■ To do: Write out, exactly as they appear, only the lines running from the line with "Among the options listed as" to the final line of the listing; include both.

##### Supplied data

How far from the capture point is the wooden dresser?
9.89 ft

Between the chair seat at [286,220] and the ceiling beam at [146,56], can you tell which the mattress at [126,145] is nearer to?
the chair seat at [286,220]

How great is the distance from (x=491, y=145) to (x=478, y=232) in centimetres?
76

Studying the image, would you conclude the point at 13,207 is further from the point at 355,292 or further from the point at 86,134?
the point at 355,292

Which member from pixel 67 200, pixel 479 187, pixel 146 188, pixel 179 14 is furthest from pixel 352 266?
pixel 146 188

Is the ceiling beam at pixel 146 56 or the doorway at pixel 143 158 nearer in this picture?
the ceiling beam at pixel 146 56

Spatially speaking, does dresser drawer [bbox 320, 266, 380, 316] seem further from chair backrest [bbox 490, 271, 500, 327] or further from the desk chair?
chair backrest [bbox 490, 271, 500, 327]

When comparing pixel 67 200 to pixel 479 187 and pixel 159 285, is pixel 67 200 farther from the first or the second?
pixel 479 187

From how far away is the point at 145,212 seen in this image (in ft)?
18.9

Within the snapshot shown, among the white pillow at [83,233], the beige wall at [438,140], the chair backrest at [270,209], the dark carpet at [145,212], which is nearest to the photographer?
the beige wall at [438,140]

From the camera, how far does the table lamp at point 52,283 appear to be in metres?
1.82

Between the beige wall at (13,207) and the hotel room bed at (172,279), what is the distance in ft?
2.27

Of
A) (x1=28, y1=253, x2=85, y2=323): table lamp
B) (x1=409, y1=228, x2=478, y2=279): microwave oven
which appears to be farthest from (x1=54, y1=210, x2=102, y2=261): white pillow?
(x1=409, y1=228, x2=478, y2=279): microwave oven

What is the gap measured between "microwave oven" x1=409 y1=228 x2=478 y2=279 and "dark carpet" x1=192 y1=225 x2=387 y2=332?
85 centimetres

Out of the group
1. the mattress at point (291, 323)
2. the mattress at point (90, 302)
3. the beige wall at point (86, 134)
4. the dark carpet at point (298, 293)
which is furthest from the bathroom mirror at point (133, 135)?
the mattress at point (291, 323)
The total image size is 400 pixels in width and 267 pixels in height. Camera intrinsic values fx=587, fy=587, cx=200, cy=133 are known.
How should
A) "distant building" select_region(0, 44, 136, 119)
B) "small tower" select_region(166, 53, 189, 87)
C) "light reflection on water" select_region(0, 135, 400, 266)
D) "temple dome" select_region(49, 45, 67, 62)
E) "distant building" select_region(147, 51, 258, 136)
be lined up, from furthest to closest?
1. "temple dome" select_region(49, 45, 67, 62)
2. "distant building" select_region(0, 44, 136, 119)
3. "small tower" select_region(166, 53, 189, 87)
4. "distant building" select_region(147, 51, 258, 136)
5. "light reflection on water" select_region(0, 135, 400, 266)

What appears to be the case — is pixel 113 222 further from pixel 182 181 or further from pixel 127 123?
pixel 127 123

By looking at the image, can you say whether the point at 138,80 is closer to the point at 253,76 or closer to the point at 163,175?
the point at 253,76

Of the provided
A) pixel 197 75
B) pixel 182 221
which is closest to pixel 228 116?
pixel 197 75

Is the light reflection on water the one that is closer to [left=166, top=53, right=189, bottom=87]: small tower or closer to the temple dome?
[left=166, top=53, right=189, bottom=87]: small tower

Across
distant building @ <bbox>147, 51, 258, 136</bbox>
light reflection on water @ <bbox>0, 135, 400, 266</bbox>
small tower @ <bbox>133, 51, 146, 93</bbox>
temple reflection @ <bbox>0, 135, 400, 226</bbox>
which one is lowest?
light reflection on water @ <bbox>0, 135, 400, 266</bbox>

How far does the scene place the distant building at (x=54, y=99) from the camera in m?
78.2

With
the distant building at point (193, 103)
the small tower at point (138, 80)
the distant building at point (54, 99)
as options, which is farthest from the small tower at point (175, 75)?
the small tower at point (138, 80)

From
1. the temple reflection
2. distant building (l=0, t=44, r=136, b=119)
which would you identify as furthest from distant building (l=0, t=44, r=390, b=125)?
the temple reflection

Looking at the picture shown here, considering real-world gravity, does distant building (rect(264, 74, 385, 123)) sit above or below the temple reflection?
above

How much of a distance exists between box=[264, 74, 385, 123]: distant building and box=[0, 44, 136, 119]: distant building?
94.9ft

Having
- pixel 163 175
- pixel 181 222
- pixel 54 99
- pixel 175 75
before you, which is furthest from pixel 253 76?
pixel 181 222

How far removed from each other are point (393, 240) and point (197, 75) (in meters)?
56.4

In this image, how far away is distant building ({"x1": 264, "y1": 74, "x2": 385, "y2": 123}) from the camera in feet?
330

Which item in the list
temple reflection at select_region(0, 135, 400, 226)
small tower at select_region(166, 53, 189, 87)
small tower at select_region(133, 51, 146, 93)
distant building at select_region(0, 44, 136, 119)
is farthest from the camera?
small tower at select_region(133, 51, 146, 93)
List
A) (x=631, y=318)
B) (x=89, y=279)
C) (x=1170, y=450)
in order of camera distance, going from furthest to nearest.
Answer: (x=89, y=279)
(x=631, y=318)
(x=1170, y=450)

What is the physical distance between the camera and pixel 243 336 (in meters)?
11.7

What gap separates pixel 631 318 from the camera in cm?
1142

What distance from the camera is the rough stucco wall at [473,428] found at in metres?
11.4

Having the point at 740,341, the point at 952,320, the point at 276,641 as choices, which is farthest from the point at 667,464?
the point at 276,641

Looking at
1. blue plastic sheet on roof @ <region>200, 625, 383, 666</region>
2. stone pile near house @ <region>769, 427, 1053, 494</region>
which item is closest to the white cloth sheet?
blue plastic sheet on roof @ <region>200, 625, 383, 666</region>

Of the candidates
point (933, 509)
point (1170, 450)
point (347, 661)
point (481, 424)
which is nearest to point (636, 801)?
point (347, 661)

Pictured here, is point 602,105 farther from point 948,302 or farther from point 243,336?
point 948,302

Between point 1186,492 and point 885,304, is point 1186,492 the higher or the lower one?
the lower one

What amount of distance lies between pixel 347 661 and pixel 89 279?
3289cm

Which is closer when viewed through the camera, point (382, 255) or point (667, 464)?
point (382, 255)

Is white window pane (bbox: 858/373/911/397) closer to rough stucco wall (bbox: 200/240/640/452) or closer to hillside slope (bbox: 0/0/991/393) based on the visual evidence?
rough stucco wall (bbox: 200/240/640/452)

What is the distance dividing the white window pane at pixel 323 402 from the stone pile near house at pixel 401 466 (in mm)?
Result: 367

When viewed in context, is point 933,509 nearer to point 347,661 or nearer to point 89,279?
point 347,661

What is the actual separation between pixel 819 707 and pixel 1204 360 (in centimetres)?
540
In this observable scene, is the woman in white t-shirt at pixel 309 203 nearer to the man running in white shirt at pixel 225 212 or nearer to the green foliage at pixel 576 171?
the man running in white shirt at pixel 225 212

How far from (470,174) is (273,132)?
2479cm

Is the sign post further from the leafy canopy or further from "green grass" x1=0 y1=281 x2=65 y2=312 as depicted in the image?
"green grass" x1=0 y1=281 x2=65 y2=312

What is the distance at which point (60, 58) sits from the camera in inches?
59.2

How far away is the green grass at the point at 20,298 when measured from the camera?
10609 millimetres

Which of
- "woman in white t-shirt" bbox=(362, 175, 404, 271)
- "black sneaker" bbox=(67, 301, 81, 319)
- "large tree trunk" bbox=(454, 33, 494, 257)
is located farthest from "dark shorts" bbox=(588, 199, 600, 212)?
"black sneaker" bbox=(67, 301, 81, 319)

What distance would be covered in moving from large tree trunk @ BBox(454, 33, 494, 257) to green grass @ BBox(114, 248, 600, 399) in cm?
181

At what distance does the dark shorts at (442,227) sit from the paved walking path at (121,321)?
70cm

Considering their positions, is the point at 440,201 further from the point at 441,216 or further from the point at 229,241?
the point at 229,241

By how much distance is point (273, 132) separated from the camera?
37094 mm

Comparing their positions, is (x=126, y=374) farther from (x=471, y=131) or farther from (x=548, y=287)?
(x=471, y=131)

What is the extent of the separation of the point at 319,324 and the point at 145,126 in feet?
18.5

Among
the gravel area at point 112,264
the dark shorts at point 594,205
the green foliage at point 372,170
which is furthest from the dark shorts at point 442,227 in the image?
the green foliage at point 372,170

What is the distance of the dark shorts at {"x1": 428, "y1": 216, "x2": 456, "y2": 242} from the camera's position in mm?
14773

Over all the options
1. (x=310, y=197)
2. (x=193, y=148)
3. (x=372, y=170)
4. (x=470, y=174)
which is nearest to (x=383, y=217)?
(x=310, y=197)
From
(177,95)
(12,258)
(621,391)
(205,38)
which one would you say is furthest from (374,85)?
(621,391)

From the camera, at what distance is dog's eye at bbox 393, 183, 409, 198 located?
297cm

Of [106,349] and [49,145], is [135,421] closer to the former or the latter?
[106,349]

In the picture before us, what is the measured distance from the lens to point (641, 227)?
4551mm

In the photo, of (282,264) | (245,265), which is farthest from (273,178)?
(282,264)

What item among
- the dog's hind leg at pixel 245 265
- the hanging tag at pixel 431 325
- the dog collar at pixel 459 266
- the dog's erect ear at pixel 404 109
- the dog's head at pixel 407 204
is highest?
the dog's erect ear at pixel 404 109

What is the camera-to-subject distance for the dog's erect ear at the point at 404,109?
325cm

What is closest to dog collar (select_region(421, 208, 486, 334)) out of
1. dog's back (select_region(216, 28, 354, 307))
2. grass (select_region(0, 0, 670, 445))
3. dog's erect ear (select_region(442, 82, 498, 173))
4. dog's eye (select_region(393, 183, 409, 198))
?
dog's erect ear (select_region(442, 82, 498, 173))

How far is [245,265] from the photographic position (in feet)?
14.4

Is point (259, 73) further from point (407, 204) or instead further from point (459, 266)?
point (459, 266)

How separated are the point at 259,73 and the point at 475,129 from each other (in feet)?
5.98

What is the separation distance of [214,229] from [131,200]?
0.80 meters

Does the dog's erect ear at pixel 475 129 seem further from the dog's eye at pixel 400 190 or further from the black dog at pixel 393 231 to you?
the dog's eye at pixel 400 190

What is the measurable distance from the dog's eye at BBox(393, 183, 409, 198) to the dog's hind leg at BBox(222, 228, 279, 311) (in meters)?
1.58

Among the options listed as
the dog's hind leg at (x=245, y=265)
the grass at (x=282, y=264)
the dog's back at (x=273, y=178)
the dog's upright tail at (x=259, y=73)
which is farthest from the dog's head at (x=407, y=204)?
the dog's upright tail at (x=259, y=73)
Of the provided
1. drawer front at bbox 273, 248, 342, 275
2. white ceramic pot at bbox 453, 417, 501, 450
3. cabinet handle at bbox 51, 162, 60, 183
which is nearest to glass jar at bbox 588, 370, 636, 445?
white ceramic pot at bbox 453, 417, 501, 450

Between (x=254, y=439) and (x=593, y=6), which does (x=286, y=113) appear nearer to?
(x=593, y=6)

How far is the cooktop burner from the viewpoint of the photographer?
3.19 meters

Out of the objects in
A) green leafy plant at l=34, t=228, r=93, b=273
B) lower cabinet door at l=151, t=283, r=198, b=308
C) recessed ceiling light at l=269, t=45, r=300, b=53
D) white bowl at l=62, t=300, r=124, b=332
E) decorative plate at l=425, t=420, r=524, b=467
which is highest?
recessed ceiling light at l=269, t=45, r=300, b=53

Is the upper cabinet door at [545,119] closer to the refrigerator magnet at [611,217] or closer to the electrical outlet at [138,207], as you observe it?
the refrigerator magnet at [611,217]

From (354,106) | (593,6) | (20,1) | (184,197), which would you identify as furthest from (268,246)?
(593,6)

##########

■ Response for this exercise:
Among the options listed as
the dog's hind leg at (x=245, y=265)
the grass at (x=282, y=264)
the dog's back at (x=273, y=178)
the dog's upright tail at (x=259, y=73)
which is farthest from the dog's head at (x=407, y=204)?
the dog's upright tail at (x=259, y=73)
Of the provided
1. drawer front at bbox 273, 248, 342, 275
2. white ceramic pot at bbox 453, 417, 501, 450
3. cabinet handle at bbox 51, 162, 60, 183
which is nearest to glass jar at bbox 588, 370, 636, 445?
white ceramic pot at bbox 453, 417, 501, 450

Between (x=254, y=439) and (x=593, y=6), which does (x=286, y=113) appear nearer to?
(x=593, y=6)

How far is the cooktop burner from the viewpoint of the photographer?
3.19 meters

Out of the objects in
A) green leafy plant at l=34, t=228, r=93, b=273
B) lower cabinet door at l=151, t=283, r=198, b=308
C) recessed ceiling light at l=269, t=45, r=300, b=53
D) white bowl at l=62, t=300, r=124, b=332
E) decorative plate at l=425, t=420, r=524, b=467
which is highest?
recessed ceiling light at l=269, t=45, r=300, b=53

Is the upper cabinet door at [545,119] closer to the refrigerator magnet at [611,217] or closer to the electrical outlet at [138,207], as you observe it?
the refrigerator magnet at [611,217]

From (354,106) | (593,6) | (20,1) | (184,197), which would you identify as furthest from (268,246)?
(593,6)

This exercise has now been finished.